ЧТО НУЖНО СДЕЛАТЬ -
Допишите дальше предисловие о том, как во Франции регулировали печать, начиная сразу после его последнего предложения.

ПРЕДЛОЖЕННЫЙ ОТРЫВОК -
============================================================

Предисловие книги: Законодательство Наполеона III о печати / Раевский А.А., и. д. э.-орд. проф. Томск. ун-та. – Томск: Т-во "Печатня С.П. Яковлева", 1903. – 344 с. – репринтная копия

ПРЕДИСЛОВИЕ

     Ни в одной стране печать не подвергалась такой сложной и изменчивой государственной регламентации, как во Франции.
     Особенно пеструю картину представляло французское законодательство печати в послереволюционную эпоху. Провозгласивши в Декларации прав человека в 1789 году свободу мнений и печати и формально отменивши цензуру в Конституции 1791 г., Франция далеко не сразу перешла к режиму свободы печати. Напротив того. Частые и бурные смены правительственных систем и господствующих политических партий обусловливали неоднократную реставрацию предварительной цензуры, а в случаях невозможности воспользоваться ею побуждали к усиленной выработке различных приемов административного давления на печать. По мере развития политической жизни Франции и все большего неудобства прямого восстановления цензуры французские законодатели обращали все чаще и чаще свое внимание именно на эти способы административного воздействия на печать, ища в них замены старого оружия, окончательно отжившего свой век. Очевидно, под влиянием этих обстоятельств уже к половине 19 века во Франции выработалась своеобразная система регламентации печати, слагавшаяся из таких мер, как предварительные разрешения на открытие периодических изданий, требование от них денежных залогов, обложение некоторых родов печатных произведений штемпельным сбором, особые условия почтовой пересылки и ареста произведений печати, административные предостережения, приостановки и запрещения газет и журналов, изменения общих условий судебной ответственности и т.п.

============================================================

ПРИВЕДЁННЫЕ СТРОКИ -
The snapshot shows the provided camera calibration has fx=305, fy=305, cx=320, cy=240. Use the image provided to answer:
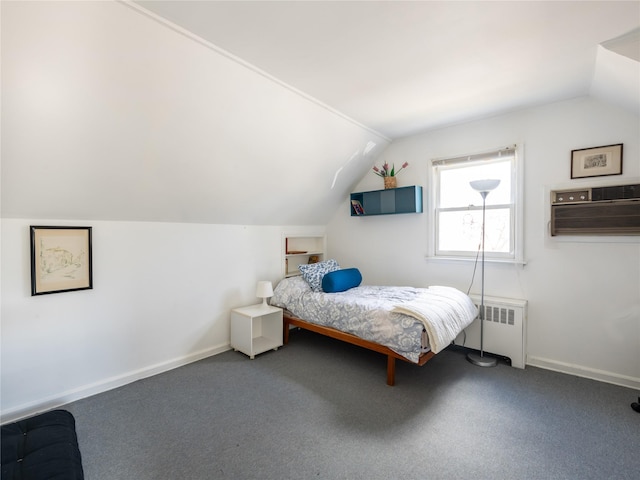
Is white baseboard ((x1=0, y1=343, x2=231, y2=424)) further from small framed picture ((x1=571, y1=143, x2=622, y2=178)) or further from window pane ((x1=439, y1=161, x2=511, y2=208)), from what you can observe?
small framed picture ((x1=571, y1=143, x2=622, y2=178))

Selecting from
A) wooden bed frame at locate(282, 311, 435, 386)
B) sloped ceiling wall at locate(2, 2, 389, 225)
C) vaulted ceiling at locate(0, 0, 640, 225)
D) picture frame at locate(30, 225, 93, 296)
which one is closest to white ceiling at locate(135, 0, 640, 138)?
vaulted ceiling at locate(0, 0, 640, 225)

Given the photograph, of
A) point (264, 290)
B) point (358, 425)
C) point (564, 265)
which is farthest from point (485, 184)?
point (264, 290)

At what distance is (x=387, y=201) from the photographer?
3.76 m

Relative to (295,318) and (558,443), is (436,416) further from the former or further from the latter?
(295,318)

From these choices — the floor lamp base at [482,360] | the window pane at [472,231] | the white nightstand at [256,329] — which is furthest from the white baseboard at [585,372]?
the white nightstand at [256,329]

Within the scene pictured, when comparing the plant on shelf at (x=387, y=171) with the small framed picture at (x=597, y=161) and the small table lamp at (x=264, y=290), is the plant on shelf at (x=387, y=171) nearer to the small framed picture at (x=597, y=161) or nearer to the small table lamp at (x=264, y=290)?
the small framed picture at (x=597, y=161)

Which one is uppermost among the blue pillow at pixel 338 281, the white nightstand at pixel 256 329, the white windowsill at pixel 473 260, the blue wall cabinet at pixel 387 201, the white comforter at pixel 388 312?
A: the blue wall cabinet at pixel 387 201

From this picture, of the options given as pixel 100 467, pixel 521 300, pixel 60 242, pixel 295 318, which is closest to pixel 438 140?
pixel 521 300

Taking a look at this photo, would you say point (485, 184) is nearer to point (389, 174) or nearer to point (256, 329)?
point (389, 174)

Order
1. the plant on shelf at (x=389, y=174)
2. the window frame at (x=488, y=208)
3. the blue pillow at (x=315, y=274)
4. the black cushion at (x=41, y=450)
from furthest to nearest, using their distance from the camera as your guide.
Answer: the plant on shelf at (x=389, y=174)
the blue pillow at (x=315, y=274)
the window frame at (x=488, y=208)
the black cushion at (x=41, y=450)

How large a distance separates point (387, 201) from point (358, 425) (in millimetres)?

============================================================

ИТОГОВЫЙ ОТВЕТ -
     Эта переходная административно-полицейская система достигла своего полного развития в эпоху Второй Империи и Наполеон III справедливо может быть назван достойным завершителем этого сложного законодательного механизма. Как раз в эту эпоху французского законодательства, совпадающую с первым (блестящим) периодом империи Наполеона, происходят наибольшие позаимствования французских порядков другими странами, а в том числе и Россией в ее «Временных правилах» 6 апреля 1865 года). Ввиду этого последнего обстоятельства нам и представляется вполне уместным посвятить свои силы исследованию той эпохи иноземного законодательства, которая и до сих пор является первоисточником значительной части нашего действующего права печати.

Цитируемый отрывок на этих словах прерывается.